# start of DATASET EXCERPTS

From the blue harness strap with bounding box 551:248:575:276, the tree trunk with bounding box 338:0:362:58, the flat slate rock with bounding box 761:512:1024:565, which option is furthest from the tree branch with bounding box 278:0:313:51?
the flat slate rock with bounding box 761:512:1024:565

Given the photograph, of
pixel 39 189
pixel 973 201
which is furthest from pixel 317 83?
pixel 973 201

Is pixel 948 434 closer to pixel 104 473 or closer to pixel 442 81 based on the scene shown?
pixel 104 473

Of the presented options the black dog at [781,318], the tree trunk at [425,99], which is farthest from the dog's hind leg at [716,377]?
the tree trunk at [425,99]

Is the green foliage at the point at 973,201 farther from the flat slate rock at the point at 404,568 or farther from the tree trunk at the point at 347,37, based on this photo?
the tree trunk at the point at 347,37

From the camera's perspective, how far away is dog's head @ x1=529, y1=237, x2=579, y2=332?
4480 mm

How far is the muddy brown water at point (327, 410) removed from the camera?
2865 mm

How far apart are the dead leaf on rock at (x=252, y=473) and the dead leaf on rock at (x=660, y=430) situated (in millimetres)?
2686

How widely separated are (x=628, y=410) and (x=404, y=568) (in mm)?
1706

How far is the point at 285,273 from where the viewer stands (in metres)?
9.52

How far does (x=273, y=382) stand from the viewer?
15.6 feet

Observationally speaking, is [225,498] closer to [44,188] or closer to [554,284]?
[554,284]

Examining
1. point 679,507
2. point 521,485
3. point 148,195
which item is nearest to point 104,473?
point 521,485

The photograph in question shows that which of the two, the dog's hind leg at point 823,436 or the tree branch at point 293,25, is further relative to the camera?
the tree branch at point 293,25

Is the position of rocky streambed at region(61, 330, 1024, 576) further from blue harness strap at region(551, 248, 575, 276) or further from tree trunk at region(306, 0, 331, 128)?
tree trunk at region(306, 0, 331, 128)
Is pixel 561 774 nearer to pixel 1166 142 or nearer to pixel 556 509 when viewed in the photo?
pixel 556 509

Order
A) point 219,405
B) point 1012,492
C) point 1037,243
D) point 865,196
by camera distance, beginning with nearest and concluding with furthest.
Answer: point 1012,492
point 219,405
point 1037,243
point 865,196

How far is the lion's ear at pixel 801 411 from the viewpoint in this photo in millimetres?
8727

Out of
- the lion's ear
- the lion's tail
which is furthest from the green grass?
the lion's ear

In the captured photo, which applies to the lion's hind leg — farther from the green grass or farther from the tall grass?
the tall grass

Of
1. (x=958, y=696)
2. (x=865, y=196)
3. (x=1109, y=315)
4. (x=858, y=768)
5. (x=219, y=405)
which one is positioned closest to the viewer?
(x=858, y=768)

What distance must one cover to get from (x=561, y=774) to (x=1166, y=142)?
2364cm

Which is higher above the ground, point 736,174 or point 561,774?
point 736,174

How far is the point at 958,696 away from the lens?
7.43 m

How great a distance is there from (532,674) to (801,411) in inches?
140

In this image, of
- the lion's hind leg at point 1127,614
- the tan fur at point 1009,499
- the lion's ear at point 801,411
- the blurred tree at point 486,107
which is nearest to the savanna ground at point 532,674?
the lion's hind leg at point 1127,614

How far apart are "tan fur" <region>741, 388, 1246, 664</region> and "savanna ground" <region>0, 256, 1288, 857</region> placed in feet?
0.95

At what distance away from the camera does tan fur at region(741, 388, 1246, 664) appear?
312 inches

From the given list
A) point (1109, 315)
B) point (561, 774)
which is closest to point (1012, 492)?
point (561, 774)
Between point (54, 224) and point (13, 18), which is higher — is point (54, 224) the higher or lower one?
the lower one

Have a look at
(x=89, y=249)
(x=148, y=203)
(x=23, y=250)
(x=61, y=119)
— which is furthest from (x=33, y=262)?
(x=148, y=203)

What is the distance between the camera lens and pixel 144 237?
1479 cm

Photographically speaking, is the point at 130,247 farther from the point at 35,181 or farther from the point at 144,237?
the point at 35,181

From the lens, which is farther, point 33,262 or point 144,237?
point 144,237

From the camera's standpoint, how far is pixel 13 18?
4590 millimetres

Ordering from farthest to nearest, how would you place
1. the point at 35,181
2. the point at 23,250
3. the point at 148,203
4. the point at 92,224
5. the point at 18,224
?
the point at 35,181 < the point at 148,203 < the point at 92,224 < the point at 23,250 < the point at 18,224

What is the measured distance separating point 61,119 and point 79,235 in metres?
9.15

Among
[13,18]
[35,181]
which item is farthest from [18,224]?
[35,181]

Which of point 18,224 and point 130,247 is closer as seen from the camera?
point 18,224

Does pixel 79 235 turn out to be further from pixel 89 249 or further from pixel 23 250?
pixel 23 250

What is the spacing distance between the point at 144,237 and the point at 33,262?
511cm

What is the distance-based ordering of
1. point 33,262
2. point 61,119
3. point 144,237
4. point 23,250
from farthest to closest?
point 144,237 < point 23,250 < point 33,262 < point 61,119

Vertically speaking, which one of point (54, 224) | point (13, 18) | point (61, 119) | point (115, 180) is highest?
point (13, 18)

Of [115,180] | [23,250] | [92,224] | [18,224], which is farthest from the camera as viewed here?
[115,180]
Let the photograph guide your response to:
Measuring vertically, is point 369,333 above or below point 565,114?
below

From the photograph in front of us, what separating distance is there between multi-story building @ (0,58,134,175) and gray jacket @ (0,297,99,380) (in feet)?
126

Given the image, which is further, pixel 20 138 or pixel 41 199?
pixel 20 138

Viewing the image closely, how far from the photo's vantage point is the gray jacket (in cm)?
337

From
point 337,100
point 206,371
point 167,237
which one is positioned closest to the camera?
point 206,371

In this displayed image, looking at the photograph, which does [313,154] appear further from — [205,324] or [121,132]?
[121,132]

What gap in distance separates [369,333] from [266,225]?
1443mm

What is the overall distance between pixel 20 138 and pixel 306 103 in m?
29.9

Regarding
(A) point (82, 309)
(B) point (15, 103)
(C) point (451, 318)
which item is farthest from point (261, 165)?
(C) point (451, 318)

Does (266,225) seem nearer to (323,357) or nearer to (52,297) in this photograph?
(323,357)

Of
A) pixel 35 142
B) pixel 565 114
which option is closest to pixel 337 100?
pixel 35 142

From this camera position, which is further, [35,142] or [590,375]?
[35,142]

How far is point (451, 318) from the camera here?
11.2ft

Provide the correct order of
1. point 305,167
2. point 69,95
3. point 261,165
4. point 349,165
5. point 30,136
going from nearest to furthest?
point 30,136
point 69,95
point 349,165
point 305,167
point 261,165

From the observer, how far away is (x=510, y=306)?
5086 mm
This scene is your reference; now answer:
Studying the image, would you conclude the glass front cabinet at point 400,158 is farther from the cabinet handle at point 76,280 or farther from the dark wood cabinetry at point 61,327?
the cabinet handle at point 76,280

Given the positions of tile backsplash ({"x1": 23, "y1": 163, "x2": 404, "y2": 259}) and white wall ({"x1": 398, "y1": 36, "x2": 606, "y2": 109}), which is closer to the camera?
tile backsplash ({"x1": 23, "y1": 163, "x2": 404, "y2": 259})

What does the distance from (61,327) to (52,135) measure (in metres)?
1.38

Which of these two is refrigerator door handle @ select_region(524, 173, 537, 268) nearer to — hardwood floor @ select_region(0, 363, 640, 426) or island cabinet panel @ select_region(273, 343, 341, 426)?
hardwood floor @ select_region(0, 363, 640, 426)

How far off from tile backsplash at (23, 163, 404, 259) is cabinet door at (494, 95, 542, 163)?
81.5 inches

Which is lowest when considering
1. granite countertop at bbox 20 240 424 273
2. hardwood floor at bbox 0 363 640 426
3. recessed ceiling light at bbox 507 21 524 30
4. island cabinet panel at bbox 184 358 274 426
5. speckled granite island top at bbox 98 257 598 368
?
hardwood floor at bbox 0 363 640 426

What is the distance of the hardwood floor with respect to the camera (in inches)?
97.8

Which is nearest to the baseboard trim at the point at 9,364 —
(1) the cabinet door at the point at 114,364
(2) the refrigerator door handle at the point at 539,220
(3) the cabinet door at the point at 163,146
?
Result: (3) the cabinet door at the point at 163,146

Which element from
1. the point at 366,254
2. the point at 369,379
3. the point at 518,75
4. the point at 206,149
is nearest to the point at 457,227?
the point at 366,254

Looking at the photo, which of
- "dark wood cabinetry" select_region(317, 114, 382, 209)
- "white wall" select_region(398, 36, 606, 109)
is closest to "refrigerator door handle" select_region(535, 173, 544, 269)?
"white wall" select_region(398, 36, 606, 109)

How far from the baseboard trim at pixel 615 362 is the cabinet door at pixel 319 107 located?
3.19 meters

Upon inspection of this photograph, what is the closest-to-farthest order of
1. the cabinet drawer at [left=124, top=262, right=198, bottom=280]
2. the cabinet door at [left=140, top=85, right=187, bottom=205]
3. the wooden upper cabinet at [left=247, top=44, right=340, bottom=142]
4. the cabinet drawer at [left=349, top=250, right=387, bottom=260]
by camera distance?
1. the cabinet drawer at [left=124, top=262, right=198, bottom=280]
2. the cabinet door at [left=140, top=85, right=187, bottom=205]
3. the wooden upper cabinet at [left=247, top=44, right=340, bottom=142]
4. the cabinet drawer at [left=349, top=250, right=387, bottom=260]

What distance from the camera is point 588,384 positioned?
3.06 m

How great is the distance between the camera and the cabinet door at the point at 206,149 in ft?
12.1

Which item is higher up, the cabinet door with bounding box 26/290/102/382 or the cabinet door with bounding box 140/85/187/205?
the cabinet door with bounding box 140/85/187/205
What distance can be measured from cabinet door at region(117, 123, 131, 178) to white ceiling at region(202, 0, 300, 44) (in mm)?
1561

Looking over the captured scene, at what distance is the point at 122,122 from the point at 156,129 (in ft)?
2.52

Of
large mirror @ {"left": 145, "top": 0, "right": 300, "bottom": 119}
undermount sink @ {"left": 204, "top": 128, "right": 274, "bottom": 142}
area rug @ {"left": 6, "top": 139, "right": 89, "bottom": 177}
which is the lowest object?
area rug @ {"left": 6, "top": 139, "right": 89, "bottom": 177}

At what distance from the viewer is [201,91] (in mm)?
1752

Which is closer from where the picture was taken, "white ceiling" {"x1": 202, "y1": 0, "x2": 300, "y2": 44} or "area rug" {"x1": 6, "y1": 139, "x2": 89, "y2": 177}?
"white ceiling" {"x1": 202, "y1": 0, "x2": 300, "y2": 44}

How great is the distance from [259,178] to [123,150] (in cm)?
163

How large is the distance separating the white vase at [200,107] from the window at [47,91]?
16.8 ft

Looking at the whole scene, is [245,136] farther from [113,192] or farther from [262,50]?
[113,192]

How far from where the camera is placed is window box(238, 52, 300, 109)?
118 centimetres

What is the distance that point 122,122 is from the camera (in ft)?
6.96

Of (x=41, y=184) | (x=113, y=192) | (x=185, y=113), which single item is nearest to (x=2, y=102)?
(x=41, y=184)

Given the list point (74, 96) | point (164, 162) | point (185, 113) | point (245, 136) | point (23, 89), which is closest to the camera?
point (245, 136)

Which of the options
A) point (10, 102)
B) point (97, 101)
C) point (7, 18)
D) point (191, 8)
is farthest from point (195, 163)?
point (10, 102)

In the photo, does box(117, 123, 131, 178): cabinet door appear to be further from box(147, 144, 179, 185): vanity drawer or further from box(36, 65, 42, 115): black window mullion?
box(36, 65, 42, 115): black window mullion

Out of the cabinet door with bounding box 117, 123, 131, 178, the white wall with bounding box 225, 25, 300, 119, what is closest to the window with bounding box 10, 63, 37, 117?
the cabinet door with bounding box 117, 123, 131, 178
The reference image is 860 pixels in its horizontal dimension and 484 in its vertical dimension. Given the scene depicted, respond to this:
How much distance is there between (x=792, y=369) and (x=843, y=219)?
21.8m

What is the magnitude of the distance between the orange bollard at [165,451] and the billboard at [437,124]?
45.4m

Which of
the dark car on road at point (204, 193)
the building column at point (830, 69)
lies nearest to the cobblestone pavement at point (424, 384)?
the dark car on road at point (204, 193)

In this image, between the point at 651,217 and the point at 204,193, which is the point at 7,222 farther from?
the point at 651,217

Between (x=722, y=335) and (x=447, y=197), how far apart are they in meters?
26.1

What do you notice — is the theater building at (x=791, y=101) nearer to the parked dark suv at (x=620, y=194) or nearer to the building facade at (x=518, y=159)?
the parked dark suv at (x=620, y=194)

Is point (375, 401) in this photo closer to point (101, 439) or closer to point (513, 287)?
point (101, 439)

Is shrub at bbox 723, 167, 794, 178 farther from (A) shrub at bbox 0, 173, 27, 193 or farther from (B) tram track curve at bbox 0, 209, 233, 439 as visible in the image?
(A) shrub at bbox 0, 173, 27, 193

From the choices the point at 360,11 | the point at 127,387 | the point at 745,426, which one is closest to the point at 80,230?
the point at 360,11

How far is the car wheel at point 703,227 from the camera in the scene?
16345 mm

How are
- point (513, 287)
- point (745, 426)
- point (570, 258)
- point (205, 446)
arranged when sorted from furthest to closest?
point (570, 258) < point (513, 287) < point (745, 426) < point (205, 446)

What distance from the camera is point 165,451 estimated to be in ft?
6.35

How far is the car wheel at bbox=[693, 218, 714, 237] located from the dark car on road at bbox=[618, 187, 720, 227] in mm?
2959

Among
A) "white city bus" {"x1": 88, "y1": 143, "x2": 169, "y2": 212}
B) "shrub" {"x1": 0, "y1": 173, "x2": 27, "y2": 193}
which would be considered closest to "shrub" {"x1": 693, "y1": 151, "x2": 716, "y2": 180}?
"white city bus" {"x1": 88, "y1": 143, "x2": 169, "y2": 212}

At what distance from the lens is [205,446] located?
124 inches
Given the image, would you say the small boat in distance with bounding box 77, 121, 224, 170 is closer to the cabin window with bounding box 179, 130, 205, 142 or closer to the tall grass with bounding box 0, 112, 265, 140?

# end of DATASET EXCERPTS

● STATED GOAL: Copy out the items verbatim, from the line with "Photographically speaking, is" up to and including the line with "4590 millimetres".

● FULL SOLUTION:
Photographically speaking, is the point at 130,247 farther from the point at 35,181 or farther from the point at 144,237?
the point at 35,181

From the lens, which is farther, point 33,262 or point 144,237?
point 144,237

From the camera's standpoint, how far is pixel 13 18?
4590 millimetres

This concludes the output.